✒ Mons. De Segur
Obiezione: La religione invece di parlar tanto dell’altra vita, dovrebbe piuttosto occuparsi di questa, distruggere la miseria e darci la felicità.
R: La religione parla molto dell’altra vita, perché questa essendo eterna è d’una immensa importanza, e assai più che la presente merita che ci occupiamo di lei. Ed è appunto nell’altra vita che si decide per sempre la gran questione della felicità o dell’infelicità; su questa terra non facciamo che prepararne la soluzione.
Ma se parla molto della vita eterna, la Religione di certo non trascura la vita di questo mondo. Tutti gl’interessi dell’uomo sono presenti a’ suoi occhi; la sua anima, il suo corpo, la sua vita temporale, la futura immutabile; essa non dimentica niente.
Se non fa sparire intieramente la miseria, è perché la miseria NON PUO’ farsi sparire; – e la miseria non può essere distrutta né sparire, perché le cause che la producono non possono essere tolte.
La prima è l’ineguaglianza delle forze naturali, della sanità, dei talenti, dell’ingegno, dell’attività fra gli uomini. – Se per una causalità o semplicemente per vecchiaia io perdo le forze necessarie per lavorare, non cadrò io nella miseria? – Se, nonostante tutti i miei sforzi possibili, sono così inabile a lavorare che molti de’ miei fratelli fanno molto meglio di me; i miei travagli non avranno la preferenza sopra quelli dei più abili; ed io non cadrò nella miseria? E frattanto chi v’ha che possa garantirmi dalle malattie, dagli accidenti, dalla vecchiaia? Chi può dar dell’ingegno a coloro che non ne sono forniti? Chi può rendere tutti gli uomini eguali per forze, per intelligenza e per buon volere?… Ed ecco una ragione fecondissima di miseria, distruggere la quale si rende impossibile anche alla Religione. Una seconda ragione di miseria, né profonda meno che l’altra, sono i vizi della nostra povera natura corrotta dal peccato; la infingardaggine, la dissolutezza, l’ebrietà, l’amore dei piaceri, la vendetta, l’orgoglio etc. Di cento poveri quanti non sono infelici per propria colpa! Meglio che diciannove su venti. Sogliono essi accusar Dio, e non dovrebbero accusare che sé stessi. I poveri di buona morale ritrovano dei potenti soccorsi; Dio e gli amici di Dio non gli abbandonano giammai!
La povertà, siccome le infermità e la morte, non è che la punizione del peccato.
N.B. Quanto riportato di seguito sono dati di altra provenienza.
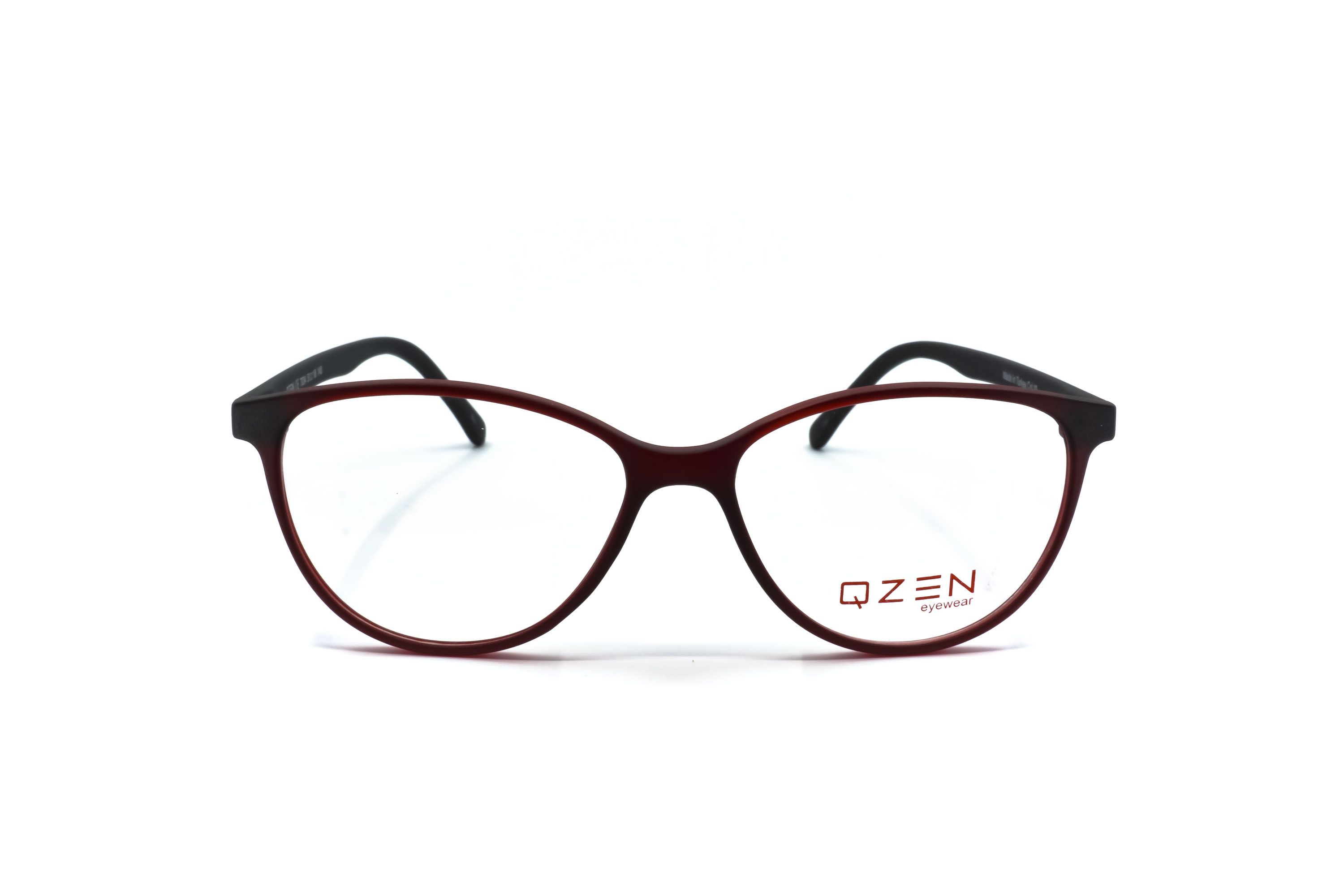 Q-7034-C19-O 360 0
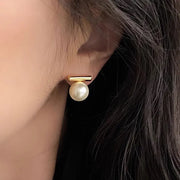 The Harmony Studs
Egli è impossibile distruggerla, essendo egualmente impossibile distruggere il peccato originale, fatto oramai compiuto, e rendere l’uomo impeccabile. – Ma quello che è possibile, quello che la Religione a maraviglia eseguisce si è di scemare la miseria, sollevarla, addolcirla, renderla sopportabile ed in fine santificarla.
La Religione venera nel nostro corpo il tempio di quest’anima immortale, che tempio è essa pure del Dio vivente. Ella si adopera a medicarne e prevenirne eziando tutti i dolori, e ciò cogl’innumerevoli istituti di carità, con ogni sorta d’ospizi che coprono per così dire il mondo cristiano. Ovunque giunga la sua voce, il facoltoso diviene l’amico, il fratello e soventi versa egli il superfluo nel seno degl’infelici. Dall’altra canto il povero apprende quinci a sperare. Alla scuola di Gesù Cristo egli si acconcia a soffrire con rassegnazione, e giunge pur qualche volta ad amare i patimenti, che nei disegni adorabili del suo Padre celeste, conosce diretti a sperimentare la sua fedeltà, a mondarlo dalle sue macchie, a renderlo più somigliante al suo Salvatore povero e crocifisso, a fargli accumulare ineffabili tesori di felicità per l’eterna patria… Quanti buoni poveri ho veduto io stesso rendere grazie a Dio dei loro patimenti, e nelle privazioni mostrar di goderne!
La Religione compie dunque il suo debito, prendendosi di noi cura nella vita presente ed avendo inoltre pensiero della vita futura. Non vi ha dunque persona che possa querelarsi di lei. Che i ricchi divengano buoni cristiani e quindi caritatevoli, che i poveri divengano buoni cristiani e quindi sofferenti; qui consiste il mistero.